Rewrite the travel post from "Okadera was perhaps" to "time in Japan.", switching "entrance fee" to "admission fee".

— start TEXT —

Monday, August 20, 2012

Temples number Six and Seven: Okadera and Tsubosakadera

I returned to Kyoto on Tuesday evening, arriving at Nami’s at just the time I had planned to on the first calendar (that is, the one that had me in Tokyo from Saturday until Tuesday early morning), and so things resumed as planned from there.

I love visiting Nami’s household, but it can be sort of like a time warp. Time slips away at a faster pace than other places, and before we knew it, we had chatted later into the night than one would necessarily want, having spent the whole weekend traveling and preparing to get up at 6 the next morning.

Yeah, 6 am. It turns out (and I wouldn’t have known this without their help) that it takes a very careful schedule to make the buses and trains necessary to get to both Okadera (7) and Tsubosaka-dera (6) in the same day, although they are relatively close together on the map. I was due to take the same train in the morning as Hiroshi-san was taking to work, so we ate breakfast like a sort of cobbled-together family… the married couple and their adopted foreigner little sister, and then he and I hustled to the train station. I thought we must look funny together, he in his working clothes like any other Japanese working guy, me with my pack and walking shoes like any other tourist… neither is a particularly rare sight in Kyoto-Nara area, but to walk and talk and sit together on the train is something else. Nami-san waved to us from the balcony of their apartment as it flashed by, and we were off.

My first destination was Okadera, one of the oldest temples on the route snugged up in the mountains of Asuka, which is the most ancient first capital of Japan (and you thought it was Nara..! Well, I did anyway). Asuka, it turns out, is an area full of ancient things, archaeological stuff. Other than that, it’s as countryside as countryside can be, which is why the public bus runs only a handful of times a day on such narrow roads and was so sparsely filled.

Attempt to capture the field of lotus blooms... fail.
Okadera was perhaps the first temple I was earnestly able to make it to in the morning. The feel of the place as I walked up (sweaty as ever, despite the morning hour, having gotten a little lost already thanks to some construction work) was relatively empty; I paid my entrance fee as though I had managed to catch a tourist spot unpopulated for the first time in Japan.

The main hall from above on the mountainside.
What set in my mind first was the mountain-garden feel of the pathways I followed through the woods there, and the insects.

Okadera is famous for protection against disasters, and I saw part of what I think was a ceremony or prayer for a woman at one of the vulnerable ages. There is a list of the vulnerable ages for women and men on the bell tower; I’ve seen these lists before, and Okadera is pretty big for trying to make sure those bad years go well. I was pretty sure I heard the priest say “thirty-three” during his chanting, so I sat still and listened for a bit because I find the chanting and bell ringing that goes on pretty soothing.

— end TEXT —
— start GIVEN ENTRIES —

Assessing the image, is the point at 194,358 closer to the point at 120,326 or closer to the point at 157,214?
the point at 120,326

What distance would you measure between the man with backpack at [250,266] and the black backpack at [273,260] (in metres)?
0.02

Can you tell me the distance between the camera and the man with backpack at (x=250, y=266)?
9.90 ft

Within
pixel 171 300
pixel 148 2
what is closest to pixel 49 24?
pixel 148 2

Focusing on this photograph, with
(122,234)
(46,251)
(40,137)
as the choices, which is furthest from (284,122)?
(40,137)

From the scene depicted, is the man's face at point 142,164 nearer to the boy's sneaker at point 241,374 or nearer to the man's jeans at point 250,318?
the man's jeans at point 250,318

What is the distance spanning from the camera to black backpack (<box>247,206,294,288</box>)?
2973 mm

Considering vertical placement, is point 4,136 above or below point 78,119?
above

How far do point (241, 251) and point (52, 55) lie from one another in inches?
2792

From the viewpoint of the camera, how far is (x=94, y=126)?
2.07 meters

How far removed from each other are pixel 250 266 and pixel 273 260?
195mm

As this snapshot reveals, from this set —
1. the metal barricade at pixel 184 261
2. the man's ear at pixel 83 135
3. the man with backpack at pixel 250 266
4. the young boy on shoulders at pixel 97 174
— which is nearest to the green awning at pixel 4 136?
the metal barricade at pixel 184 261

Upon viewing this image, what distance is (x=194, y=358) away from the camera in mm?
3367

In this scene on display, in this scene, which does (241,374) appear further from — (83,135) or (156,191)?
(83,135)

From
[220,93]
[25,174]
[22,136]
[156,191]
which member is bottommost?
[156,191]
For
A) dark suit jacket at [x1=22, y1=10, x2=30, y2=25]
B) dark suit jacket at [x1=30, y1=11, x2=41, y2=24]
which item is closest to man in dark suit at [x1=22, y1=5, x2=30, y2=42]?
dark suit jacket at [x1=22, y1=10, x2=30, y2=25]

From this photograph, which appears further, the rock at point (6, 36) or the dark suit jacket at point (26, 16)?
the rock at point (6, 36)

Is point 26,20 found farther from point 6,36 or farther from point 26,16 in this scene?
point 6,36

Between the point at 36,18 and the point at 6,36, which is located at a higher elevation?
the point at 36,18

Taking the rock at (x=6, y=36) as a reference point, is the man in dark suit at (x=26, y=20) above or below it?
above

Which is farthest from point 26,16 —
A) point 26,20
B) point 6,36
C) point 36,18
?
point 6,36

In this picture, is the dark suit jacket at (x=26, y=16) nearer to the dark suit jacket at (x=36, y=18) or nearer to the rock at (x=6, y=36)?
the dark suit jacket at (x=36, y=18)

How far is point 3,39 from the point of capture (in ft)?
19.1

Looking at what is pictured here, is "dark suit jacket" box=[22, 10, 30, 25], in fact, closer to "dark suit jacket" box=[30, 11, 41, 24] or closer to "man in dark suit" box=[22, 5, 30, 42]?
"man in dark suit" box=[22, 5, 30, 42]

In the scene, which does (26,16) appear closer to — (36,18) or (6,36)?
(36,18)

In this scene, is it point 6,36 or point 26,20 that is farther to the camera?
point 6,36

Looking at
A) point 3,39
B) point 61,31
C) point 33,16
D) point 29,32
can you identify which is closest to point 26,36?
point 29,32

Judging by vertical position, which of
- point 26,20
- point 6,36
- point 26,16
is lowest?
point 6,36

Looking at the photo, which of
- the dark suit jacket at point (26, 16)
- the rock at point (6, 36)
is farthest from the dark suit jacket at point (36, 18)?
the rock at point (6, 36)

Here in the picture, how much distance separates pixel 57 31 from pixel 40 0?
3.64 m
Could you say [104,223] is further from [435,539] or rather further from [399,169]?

— end GIVEN ENTRIES —

REPLY TO THE EXERCISE:
Okadera was perhaps the first temple I was earnestly able to make it to in the morning. The feel of the place as I walked up (sweaty as ever, despite the morning hour, having gotten a little lost already thanks to some construction work) was relatively empty; I paid my admission fee as though I had managed to catch a tourist spot unpopulated for the first time in Japan.